Dart had paused on the threshold between the entrance chamber and the sunken room and was studying it. “I thought tumbling chambers only occurred below the surface level.”

“I’ve never read about where they were located,” the guardsman replied, “although the one time I saw them myself we were about three layers deep.”

Tricked wracked his brains for the man’s name. “You’re… Norin, right? You’ve been down the Steel Perilous before?”

“Down and back eleven times, that’s why I’m here. Vara and Chestin, too,” Norin added, gesturing to a man and woman wearing goggles around their necks. “And I gotta say, for surface level rooms this place is pretty well preserved. I’d guess nothing from the higher spheres has ever touched down here, possibly no one has ever even been inside.”

“The door was intact,” Dart said. “And it only opened for a channel glove that came from the inside so I doubt anyone from Harbek could have entered without destroying it.”

“Is that something you do a lot?” Trick asked. “Make doors that only unlock to the right kind of channel rings?”

“The craftsmanship for something like that is pretty complicated and difficult,” Bertran said. “I think the cap of the well is the only place in town that has that kind of door. There’s not much call for it elsewhere, especially when regular locks work just as well.”

“The junction between the doorways here has worn down quite a bit,” Dart said, tapping one finger against a thin groove that ran down the middle of the threshold all the way around. “Norin may be correct.

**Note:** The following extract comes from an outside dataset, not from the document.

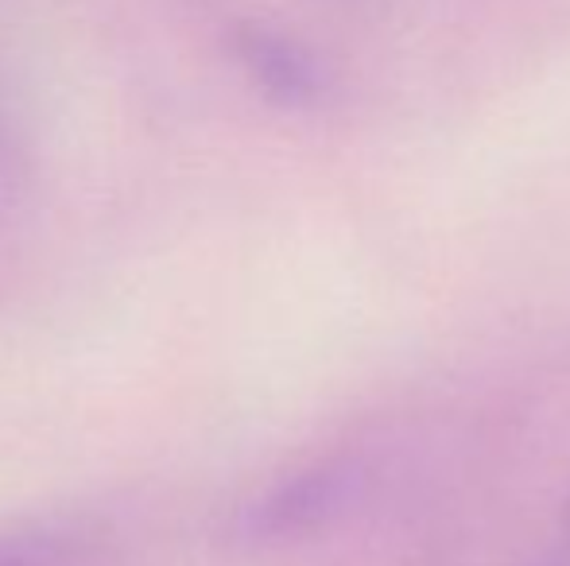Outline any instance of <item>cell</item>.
Segmentation results:
<instances>
[{"instance_id":"obj_1","label":"cell","mask_w":570,"mask_h":566,"mask_svg":"<svg viewBox=\"0 0 570 566\" xmlns=\"http://www.w3.org/2000/svg\"><path fill=\"white\" fill-rule=\"evenodd\" d=\"M361 485L365 469L350 454L307 461L240 500L226 520V539L233 547H287L315 539L342 520Z\"/></svg>"},{"instance_id":"obj_2","label":"cell","mask_w":570,"mask_h":566,"mask_svg":"<svg viewBox=\"0 0 570 566\" xmlns=\"http://www.w3.org/2000/svg\"><path fill=\"white\" fill-rule=\"evenodd\" d=\"M240 62L253 82L287 109H311L326 98V70L299 43L276 36V31H245L237 43Z\"/></svg>"},{"instance_id":"obj_3","label":"cell","mask_w":570,"mask_h":566,"mask_svg":"<svg viewBox=\"0 0 570 566\" xmlns=\"http://www.w3.org/2000/svg\"><path fill=\"white\" fill-rule=\"evenodd\" d=\"M0 566H114V552L98 524L36 520L0 532Z\"/></svg>"},{"instance_id":"obj_4","label":"cell","mask_w":570,"mask_h":566,"mask_svg":"<svg viewBox=\"0 0 570 566\" xmlns=\"http://www.w3.org/2000/svg\"><path fill=\"white\" fill-rule=\"evenodd\" d=\"M535 566H570V532L567 528H559V539H556V547H551L548 555H543Z\"/></svg>"},{"instance_id":"obj_5","label":"cell","mask_w":570,"mask_h":566,"mask_svg":"<svg viewBox=\"0 0 570 566\" xmlns=\"http://www.w3.org/2000/svg\"><path fill=\"white\" fill-rule=\"evenodd\" d=\"M559 528L570 532V500H567V508H563V520H559Z\"/></svg>"}]
</instances>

It certainly looks like this room tumbles on a regular basis.”

“Swell,” Trick said. “Does that mean this room can just up and spin with us in it?”

“That is just one of the many delightful things it means,” Vara said, pulling her goggles up so she could study the stairway. “It also means the place you found your channel glove and reservoir crystals could also have tumbled somewhere else. There’s no way of telling when things might tumble again.”

“This place is too big to be the podium room I saw last time,” Trick replied, studying the far wall. “If anything the podium room and all six of the color rooms might fit in here. Could all of them be a section that tumbled? And how long do you think it would take to tumble back, hours? Whole watches?”

“Sometimes hours, more often watches,” Norin said. “Although the records say there’s at least one place where a tumbling takes a full arc.”

“That’s twenty watches?”

“Twenty one,” Sari corrected. “It corresponds to the time a constellation takes to move thirty degrees in the sky.”

“Right, right.” Trick knew he’d heard that before but it hadn’t stuck and he wasn’t sure it would stick this time, either. He wasn’t used to judging everything by stellar movements.

Well, there was the one star. But just that one.

“The stairs are safe,” Vara said, getting to her feet as she pulled her goggles down. “Do we want to go in and take a look or shall we set up camp outside? We have the supplies to last a few watches, if we want to see how long it takes for the rooms to tumble.”

The warden thought for a moment. Then he turned to Trick and said, “Do you think the hatch you came through was in the set of rooms that tumbled? Or could it still be there, on the other side of this room?”

Trick studied the distance again. “It’s still there, I’d say, unless that room tumbled separately.”

“Then we’d better go and look at it,” Dart said, starting down the stairs. “If there’s a back door to other spheres this close to Harbek at all times I want to know about.”

The other seven of them formed a line and followed along behind him.